SOURCE EXCERPT:
Seven-times prime minister, Mr Andreotti called the latest charges absurd. 'I have had nothing to do with the Mafia and there is no prosecutor's office or judge that can prove otherwise,' the life-senator told a private Italian television station. The Mafia was a group 'that I not only despise but which I have fought against by promoting very courageous laws and measures in government'.

The change, which one judicial source in Sicily called 'subtle but important', would strengthen the Palermo magistrates' case to hold an eventual trial in the Sicilian capital. Mr Andreotti has accused the magistrates of being naive by believing the testimony of former Mafiosi which forms the basis of their case. He says he can get a fairer hearing in Rome, where he has lived and worked all his life.

Since the Mafia is based in Palermo, magistrates could hold the trial there if they can prove that that the ex-premier was a member of the crime organisation rather than a mere associate. Magistrates decided to change the indictment last month but the news only leaked out on Tuesday night, newspapers reported yesterday.

Mr Andreotti has said the charges against him are part of a Mafia plot to punish him for crackdowns on organised crime by governments he headed. 'I have been waiting to know what the proof against me is and it is still not clear to me,' he told La Repubblica newspaper yesterday. 'But since I know well that there is nothing, because there can't be anything, I can only wait.'

Magistrates say they believe Salvo Lima, a Christian Democrat member of the European Parliament shot dead by the Mafia in Sicily in 1992, was Mr Andreotti's main link to organised crime. It is also thought that Lima's murder was the Mafia's revenge for failing to arrange the acquittal of dozens of its bosses who were appealing against prison sentences.

The case against Mr Andreotti is based on testimony from turncoat Mafiosi such as Tommaso Buscetta, who has accused Mr Andreotti of having used his political power to try to 'fix' trials against Mafiosi.

One informer, Baldassare Di Maggio, accused Mr Andreotti of greeting the Mafia chieftain, Salvatore Riina, with a kiss of respect at a 1987 meeting in Palermo. Riina was arrested in January 1993 after nearly 25 years on the run.

The former prime minister has ridiculed Di Maggio's accusations, saying constant police protection made it impossible for him to hold secret meetings. Mr Andreotti has held no government post since 1992 when Italy's political corruption scandal erupted. A master of wheeler-dealing in a country which gave the world Machiavelli, he is now a member of the Popular Party, the successor to the Christian Democrats.

ENTRIES SUPPLIED:
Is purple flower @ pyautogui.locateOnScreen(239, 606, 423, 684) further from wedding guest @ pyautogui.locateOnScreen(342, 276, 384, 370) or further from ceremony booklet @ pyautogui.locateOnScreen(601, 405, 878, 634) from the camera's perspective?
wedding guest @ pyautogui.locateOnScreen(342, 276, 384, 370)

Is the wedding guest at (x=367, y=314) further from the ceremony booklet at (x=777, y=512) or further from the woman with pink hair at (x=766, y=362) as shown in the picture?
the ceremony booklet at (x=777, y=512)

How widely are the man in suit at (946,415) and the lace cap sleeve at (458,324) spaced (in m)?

WORK REQUIRED:
Please state which party Mr Andreotti now belongs to, according to the article about the charges against him.

ANSWER TO THIS TASK:
The Popular Party, the successor to the Christian Democrats.